*DIRECTIONS*:
The records below must be duplicated exactly, character for character.

*SUPPLIED DATA*:
|---|
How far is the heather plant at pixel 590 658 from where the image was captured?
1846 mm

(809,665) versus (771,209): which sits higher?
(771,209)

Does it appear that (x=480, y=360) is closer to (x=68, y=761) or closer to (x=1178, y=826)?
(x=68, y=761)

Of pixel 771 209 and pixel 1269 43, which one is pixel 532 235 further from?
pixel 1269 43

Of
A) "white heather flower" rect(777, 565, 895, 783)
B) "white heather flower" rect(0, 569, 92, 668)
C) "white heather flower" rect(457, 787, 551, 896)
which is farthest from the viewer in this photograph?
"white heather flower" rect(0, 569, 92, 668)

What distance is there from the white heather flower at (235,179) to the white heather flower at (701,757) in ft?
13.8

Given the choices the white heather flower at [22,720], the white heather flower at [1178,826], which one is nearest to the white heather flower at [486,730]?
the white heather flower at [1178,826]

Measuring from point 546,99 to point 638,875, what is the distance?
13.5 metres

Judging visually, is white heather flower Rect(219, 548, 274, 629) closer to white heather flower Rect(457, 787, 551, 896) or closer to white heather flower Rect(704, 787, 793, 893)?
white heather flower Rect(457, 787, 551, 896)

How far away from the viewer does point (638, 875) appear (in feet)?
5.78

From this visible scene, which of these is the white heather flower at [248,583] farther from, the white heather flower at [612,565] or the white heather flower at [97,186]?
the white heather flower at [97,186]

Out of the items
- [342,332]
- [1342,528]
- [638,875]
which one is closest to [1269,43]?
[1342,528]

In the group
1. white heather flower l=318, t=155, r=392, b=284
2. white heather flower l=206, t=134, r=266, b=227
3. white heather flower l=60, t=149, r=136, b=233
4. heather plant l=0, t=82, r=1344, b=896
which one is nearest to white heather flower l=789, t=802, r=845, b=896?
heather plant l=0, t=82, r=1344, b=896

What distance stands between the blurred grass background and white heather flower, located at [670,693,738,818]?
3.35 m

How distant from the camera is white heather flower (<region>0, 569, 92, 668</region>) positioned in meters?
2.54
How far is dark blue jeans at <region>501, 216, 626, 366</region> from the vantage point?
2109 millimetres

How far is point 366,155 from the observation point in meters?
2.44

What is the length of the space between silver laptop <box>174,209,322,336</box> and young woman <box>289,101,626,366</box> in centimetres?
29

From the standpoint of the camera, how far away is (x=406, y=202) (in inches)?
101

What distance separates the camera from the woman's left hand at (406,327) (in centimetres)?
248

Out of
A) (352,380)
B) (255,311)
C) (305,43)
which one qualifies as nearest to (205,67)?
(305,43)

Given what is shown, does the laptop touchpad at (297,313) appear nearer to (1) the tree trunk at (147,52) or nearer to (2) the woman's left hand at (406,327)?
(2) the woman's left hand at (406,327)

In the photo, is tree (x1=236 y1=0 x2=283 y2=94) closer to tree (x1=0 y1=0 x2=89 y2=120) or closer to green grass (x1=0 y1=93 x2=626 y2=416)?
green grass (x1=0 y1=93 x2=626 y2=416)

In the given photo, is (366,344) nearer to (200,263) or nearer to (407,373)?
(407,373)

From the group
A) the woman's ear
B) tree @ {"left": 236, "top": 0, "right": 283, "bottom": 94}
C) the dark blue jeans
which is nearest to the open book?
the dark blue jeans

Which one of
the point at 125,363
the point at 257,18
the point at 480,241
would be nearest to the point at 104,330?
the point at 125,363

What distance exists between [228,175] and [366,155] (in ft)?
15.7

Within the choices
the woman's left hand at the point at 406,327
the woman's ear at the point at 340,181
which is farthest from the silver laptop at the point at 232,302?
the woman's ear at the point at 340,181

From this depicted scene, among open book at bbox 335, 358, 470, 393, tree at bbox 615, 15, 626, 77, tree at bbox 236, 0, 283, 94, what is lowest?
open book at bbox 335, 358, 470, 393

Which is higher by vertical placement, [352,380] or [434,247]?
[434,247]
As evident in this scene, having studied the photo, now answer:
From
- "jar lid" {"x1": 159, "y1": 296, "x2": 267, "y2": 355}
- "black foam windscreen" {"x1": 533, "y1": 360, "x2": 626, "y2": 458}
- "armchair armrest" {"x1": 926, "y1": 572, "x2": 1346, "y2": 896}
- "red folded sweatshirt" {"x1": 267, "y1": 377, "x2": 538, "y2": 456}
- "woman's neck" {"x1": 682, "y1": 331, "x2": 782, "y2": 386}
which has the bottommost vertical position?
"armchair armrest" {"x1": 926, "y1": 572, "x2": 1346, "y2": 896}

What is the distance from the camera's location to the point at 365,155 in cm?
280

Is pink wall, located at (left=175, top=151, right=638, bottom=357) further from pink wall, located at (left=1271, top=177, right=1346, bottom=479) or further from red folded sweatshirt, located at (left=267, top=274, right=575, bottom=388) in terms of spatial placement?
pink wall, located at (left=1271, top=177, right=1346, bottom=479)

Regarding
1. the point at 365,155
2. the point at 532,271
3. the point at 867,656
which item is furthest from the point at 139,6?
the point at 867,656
|---|
*ANSWER BELOW*:
How far is the heather plant at pixel 590 658 from where the image was captured?
1846 mm

(809,665) versus (771,209): which sits higher?
(771,209)

Does it appear that (x=480, y=360) is closer to (x=68, y=761) or closer to (x=1178, y=826)?
(x=68, y=761)

Of pixel 771 209 and pixel 1269 43, which one is pixel 532 235 further from?
pixel 1269 43

Of
A) "white heather flower" rect(777, 565, 895, 783)
B) "white heather flower" rect(0, 569, 92, 668)
C) "white heather flower" rect(457, 787, 551, 896)
which is farthest from the viewer in this photograph?
"white heather flower" rect(0, 569, 92, 668)

What distance is there from the white heather flower at (235,179) to the white heather flower at (701,757) in ft?
13.8

Given the choices the white heather flower at [22,720], the white heather flower at [1178,826], which one is nearest to the white heather flower at [486,730]?
the white heather flower at [1178,826]

Measuring from point 546,99 to point 638,875, what is the distance?
13.5 metres

Judging visually, is white heather flower Rect(219, 548, 274, 629) closer to white heather flower Rect(457, 787, 551, 896) or closer to white heather flower Rect(704, 787, 793, 893)?
white heather flower Rect(457, 787, 551, 896)

How far away from the viewer does point (638, 875) appear (in feet)?
5.78

From this visible scene, which of these is the white heather flower at [248,583] farther from, the white heather flower at [612,565] or the white heather flower at [97,186]?
the white heather flower at [97,186]

Out of the items
- [342,332]
- [1342,528]
- [638,875]
which one is closest to [1269,43]?
[1342,528]

In the group
1. white heather flower l=318, t=155, r=392, b=284
2. white heather flower l=206, t=134, r=266, b=227
3. white heather flower l=60, t=149, r=136, b=233
4. heather plant l=0, t=82, r=1344, b=896
which one is nearest to white heather flower l=789, t=802, r=845, b=896?
heather plant l=0, t=82, r=1344, b=896

What distance stands between the blurred grass background and white heather flower, located at [670,693,738,818]?
3.35 m

How distant from the camera is white heather flower (<region>0, 569, 92, 668</region>) positioned in meters?
2.54
How far is dark blue jeans at <region>501, 216, 626, 366</region> from the vantage point?
2109 millimetres

How far is point 366,155 from the observation point in meters?
2.44

What is the length of the space between silver laptop <box>174,209,322,336</box> and young woman <box>289,101,626,366</box> in centimetres?
29

From the standpoint of the camera, how far away is (x=406, y=202) (in inches)?
101

What distance separates the camera from the woman's left hand at (406,327) (in centimetres)?
248

Out of
A) (352,380)
B) (255,311)
C) (305,43)
which one qualifies as nearest to (205,67)?
(305,43)

Given what is shown, does the laptop touchpad at (297,313) appear nearer to (1) the tree trunk at (147,52) or nearer to (2) the woman's left hand at (406,327)?
(2) the woman's left hand at (406,327)

In the photo, is tree (x1=236 y1=0 x2=283 y2=94) closer to tree (x1=0 y1=0 x2=89 y2=120) or closer to green grass (x1=0 y1=93 x2=626 y2=416)?
green grass (x1=0 y1=93 x2=626 y2=416)

In the given photo, is (366,344) nearer to (200,263) or nearer to (407,373)?
(407,373)

From the group
A) the woman's ear
B) tree @ {"left": 236, "top": 0, "right": 283, "bottom": 94}
C) the dark blue jeans
which is nearest to the open book?
the dark blue jeans

Which one of
the point at 125,363
the point at 257,18
the point at 480,241
would be nearest to the point at 104,330?
the point at 125,363

What distance exists between [228,175] and [366,155] (in ft)?
15.7

Within the choices
the woman's left hand at the point at 406,327
the woman's ear at the point at 340,181
which is farthest from the silver laptop at the point at 232,302?
the woman's ear at the point at 340,181

From this depicted scene, among open book at bbox 335, 358, 470, 393, tree at bbox 615, 15, 626, 77, tree at bbox 236, 0, 283, 94, what is lowest?
open book at bbox 335, 358, 470, 393

Which is higher by vertical placement, [352,380] or [434,247]?
[434,247]
As evident in this scene, having studied the photo, now answer:
From
- "jar lid" {"x1": 159, "y1": 296, "x2": 267, "y2": 355}
- "black foam windscreen" {"x1": 533, "y1": 360, "x2": 626, "y2": 458}
- "armchair armrest" {"x1": 926, "y1": 572, "x2": 1346, "y2": 896}
- "red folded sweatshirt" {"x1": 267, "y1": 377, "x2": 538, "y2": 456}
- "woman's neck" {"x1": 682, "y1": 331, "x2": 782, "y2": 386}
which has the bottommost vertical position?
"armchair armrest" {"x1": 926, "y1": 572, "x2": 1346, "y2": 896}

What is the distance from the camera's location to the point at 365,155 in cm?
280

Is pink wall, located at (left=175, top=151, right=638, bottom=357) further from pink wall, located at (left=1271, top=177, right=1346, bottom=479) or further from red folded sweatshirt, located at (left=267, top=274, right=575, bottom=388) in terms of spatial placement?
pink wall, located at (left=1271, top=177, right=1346, bottom=479)

Regarding
1. the point at 365,155
2. the point at 532,271
3. the point at 867,656
which item is furthest from the point at 139,6?
the point at 867,656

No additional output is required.